* Available data
════════

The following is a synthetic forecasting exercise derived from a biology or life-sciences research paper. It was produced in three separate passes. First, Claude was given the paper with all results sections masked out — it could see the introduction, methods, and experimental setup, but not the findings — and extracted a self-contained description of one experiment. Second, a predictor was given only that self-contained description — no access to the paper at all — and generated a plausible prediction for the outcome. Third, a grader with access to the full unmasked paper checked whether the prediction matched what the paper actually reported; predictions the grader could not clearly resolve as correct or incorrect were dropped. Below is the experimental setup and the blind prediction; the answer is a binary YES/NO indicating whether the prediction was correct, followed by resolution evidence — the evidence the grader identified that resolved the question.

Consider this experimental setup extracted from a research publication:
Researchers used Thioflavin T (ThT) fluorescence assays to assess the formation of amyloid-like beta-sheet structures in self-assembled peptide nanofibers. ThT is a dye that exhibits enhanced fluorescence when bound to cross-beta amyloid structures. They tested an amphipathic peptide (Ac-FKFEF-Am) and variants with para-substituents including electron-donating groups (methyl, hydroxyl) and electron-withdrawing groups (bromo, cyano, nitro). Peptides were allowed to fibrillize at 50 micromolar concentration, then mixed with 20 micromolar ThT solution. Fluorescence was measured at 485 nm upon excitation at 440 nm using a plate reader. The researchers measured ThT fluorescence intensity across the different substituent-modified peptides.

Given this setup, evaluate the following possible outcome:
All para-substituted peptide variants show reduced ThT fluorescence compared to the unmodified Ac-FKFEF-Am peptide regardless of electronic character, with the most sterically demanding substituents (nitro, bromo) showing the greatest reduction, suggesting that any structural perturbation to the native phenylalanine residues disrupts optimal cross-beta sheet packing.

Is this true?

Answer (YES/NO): NO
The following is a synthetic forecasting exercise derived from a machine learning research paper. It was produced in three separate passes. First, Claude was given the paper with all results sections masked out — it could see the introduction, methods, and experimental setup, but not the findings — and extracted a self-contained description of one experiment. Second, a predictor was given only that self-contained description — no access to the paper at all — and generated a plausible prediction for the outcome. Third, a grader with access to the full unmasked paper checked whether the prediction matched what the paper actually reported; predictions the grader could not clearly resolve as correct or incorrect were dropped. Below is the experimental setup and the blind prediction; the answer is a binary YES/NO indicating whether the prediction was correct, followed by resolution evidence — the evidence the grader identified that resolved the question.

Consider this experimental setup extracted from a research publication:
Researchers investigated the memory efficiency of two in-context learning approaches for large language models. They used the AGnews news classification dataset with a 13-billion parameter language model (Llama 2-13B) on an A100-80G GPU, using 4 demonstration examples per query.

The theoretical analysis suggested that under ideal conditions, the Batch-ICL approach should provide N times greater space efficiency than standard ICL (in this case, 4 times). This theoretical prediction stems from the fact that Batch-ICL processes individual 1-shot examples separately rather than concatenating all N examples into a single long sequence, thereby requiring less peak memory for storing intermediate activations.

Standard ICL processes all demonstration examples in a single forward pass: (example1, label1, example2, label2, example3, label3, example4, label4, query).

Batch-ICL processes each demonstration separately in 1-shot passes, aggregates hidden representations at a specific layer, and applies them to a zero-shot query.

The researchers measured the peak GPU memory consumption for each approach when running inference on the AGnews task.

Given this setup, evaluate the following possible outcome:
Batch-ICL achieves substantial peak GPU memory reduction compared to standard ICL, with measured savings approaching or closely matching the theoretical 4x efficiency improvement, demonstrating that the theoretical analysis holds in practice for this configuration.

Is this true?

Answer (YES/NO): NO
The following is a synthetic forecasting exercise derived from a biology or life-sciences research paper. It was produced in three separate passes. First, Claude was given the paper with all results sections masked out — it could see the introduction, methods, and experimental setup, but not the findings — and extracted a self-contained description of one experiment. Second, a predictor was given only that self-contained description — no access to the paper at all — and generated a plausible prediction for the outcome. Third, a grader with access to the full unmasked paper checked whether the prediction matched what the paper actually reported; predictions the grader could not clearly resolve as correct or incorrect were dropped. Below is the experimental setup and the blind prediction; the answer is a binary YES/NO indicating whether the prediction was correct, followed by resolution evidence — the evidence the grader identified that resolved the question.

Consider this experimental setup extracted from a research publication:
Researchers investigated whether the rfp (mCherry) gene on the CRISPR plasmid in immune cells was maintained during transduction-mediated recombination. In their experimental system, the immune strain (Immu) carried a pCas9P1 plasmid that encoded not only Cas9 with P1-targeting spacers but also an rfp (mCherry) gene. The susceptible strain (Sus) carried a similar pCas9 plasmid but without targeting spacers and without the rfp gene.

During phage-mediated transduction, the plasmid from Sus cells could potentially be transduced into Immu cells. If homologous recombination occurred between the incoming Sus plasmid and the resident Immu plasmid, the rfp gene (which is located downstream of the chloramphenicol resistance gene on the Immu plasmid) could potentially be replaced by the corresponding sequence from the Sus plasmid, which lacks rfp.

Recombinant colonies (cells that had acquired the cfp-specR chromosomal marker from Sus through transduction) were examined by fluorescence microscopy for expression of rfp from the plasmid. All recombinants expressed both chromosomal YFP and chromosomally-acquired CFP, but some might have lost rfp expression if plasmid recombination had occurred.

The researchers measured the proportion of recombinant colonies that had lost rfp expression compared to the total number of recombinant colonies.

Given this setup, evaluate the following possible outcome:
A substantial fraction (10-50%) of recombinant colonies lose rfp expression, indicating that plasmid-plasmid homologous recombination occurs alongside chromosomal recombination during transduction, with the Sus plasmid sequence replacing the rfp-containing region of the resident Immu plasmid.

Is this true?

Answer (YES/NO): NO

════════

* Task item
Your reply should contain each entry, copied without alteration.

* Reply
The following is a synthetic forecasting exercise derived from a biology or life-sciences research paper. It was produced in three separate passes. First, Claude was given the paper with all results sections masked out — it could see the introduction, methods, and experimental setup, but not the findings — and extracted a self-contained description of one experiment. Second, a predictor was given only that self-contained description — no access to the paper at all — and generated a plausible prediction for the outcome. Third, a grader with access to the full unmasked paper checked whether the prediction matched what the paper actually reported; predictions the grader could not clearly resolve as correct or incorrect were dropped. Below is the experimental setup and the blind prediction; the answer is a binary YES/NO indicating whether the prediction was correct, followed by resolution evidence — the evidence the grader identified that resolved the question.

Consider this experimental setup extracted from a research publication:
Researchers used Thioflavin T (ThT) fluorescence assays to assess the formation of amyloid-like beta-sheet structures in self-assembled peptide nanofibers. ThT is a dye that exhibits enhanced fluorescence when bound to cross-beta amyloid structures. They tested an amphipathic peptide (Ac-FKFEF-Am) and variants with para-substituents including electron-donating groups (methyl, hydroxyl) and electron-withdrawing groups (bromo, cyano, nitro). Peptides were allowed to fibrillize at 50 micromolar concentration, then mixed with 20 micromolar ThT solution. Fluorescence was measured at 485 nm upon excitation at 440 nm using a plate reader. The researchers measured ThT fluorescence intensity across the different substituent-modified peptides.

Given this setup, evaluate the following possible outcome:
All para-substituted peptide variants show reduced ThT fluorescence compared to the unmodified Ac-FKFEF-Am peptide regardless of electronic character, with the most sterically demanding substituents (nitro, bromo) showing the greatest reduction, suggesting that any structural perturbation to the native phenylalanine residues disrupts optimal cross-beta sheet packing.

Is this true?

Answer (YES/NO): NO
The following is a synthetic forecasting exercise derived from a machine learning research paper. It was produced in three separate passes. First, Claude was given the paper with all results sections masked out — it could see the introduction, methods, and experimental setup, but not the findings — and extracted a self-contained description of one experiment. Second, a predictor was given only that self-contained description — no access to the paper at all — and generated a plausible prediction for the outcome. Third, a grader with access to the full unmasked paper checked whether the prediction matched what the paper actually reported; predictions the grader could not clearly resolve as correct or incorrect were dropped. Below is the experimental setup and the blind prediction; the answer is a binary YES/NO indicating whether the prediction was correct, followed by resolution evidence — the evidence the grader identified that resolved the question.

Consider this experimental setup extracted from a research publication:
Researchers investigated the memory efficiency of two in-context learning approaches for large language models. They used the AGnews news classification dataset with a 13-billion parameter language model (Llama 2-13B) on an A100-80G GPU, using 4 demonstration examples per query.

The theoretical analysis suggested that under ideal conditions, the Batch-ICL approach should provide N times greater space efficiency than standard ICL (in this case, 4 times). This theoretical prediction stems from the fact that Batch-ICL processes individual 1-shot examples separately rather than concatenating all N examples into a single long sequence, thereby requiring less peak memory for storing intermediate activations.

Standard ICL processes all demonstration examples in a single forward pass: (example1, label1, example2, label2, example3, label3, example4, label4, query).

Batch-ICL processes each demonstration separately in 1-shot passes, aggregates hidden representations at a specific layer, and applies them to a zero-shot query.

The researchers measured the peak GPU memory consumption for each approach when running inference on the AGnews task.

Given this setup, evaluate the following possible outcome:
Batch-ICL achieves substantial peak GPU memory reduction compared to standard ICL, with measured savings approaching or closely matching the theoretical 4x efficiency improvement, demonstrating that the theoretical analysis holds in practice for this configuration.

Is this true?

Answer (YES/NO): NO
The following is a synthetic forecasting exercise derived from a biology or life-sciences research paper. It was produced in three separate passes. First, Claude was given the paper with all results sections masked out — it could see the introduction, methods, and experimental setup, but not the findings — and extracted a self-contained description of one experiment. Second, a predictor was given only that self-contained description — no access to the paper at all — and generated a plausible prediction for the outcome. Third, a grader with access to the full unmasked paper checked whether the prediction matched what the paper actually reported; predictions the grader could not clearly resolve as correct or incorrect were dropped. Below is the experimental setup and the blind prediction; the answer is a binary YES/NO indicating whether the prediction was correct, followed by resolution evidence — the evidence the grader identified that resolved the question.

Consider this experimental setup extracted from a research publication:
Researchers investigated whether the rfp (mCherry) gene on the CRISPR plasmid in immune cells was maintained during transduction-mediated recombination. In their experimental system, the immune strain (Immu) carried a pCas9P1 plasmid that encoded not only Cas9 with P1-targeting spacers but also an rfp (mCherry) gene. The susceptible strain (Sus) carried a similar pCas9 plasmid but without targeting spacers and without the rfp gene.

During phage-mediated transduction, the plasmid from Sus cells could potentially be transduced into Immu cells. If homologous recombination occurred between the incoming Sus plasmid and the resident Immu plasmid, the rfp gene (which is located downstream of the chloramphenicol resistance gene on the Immu plasmid) could potentially be replaced by the corresponding sequence from the Sus plasmid, which lacks rfp.

Recombinant colonies (cells that had acquired the cfp-specR chromosomal marker from Sus through transduction) were examined by fluorescence microscopy for expression of rfp from the plasmid. All recombinants expressed both chromosomal YFP and chromosomally-acquired CFP, but some might have lost rfp expression if plasmid recombination had occurred.

The researchers measured the proportion of recombinant colonies that had lost rfp expression compared to the total number of recombinant colonies.

Given this setup, evaluate the following possible outcome:
A substantial fraction (10-50%) of recombinant colonies lose rfp expression, indicating that plasmid-plasmid homologous recombination occurs alongside chromosomal recombination during transduction, with the Sus plasmid sequence replacing the rfp-containing region of the resident Immu plasmid.

Is this true?

Answer (YES/NO): NO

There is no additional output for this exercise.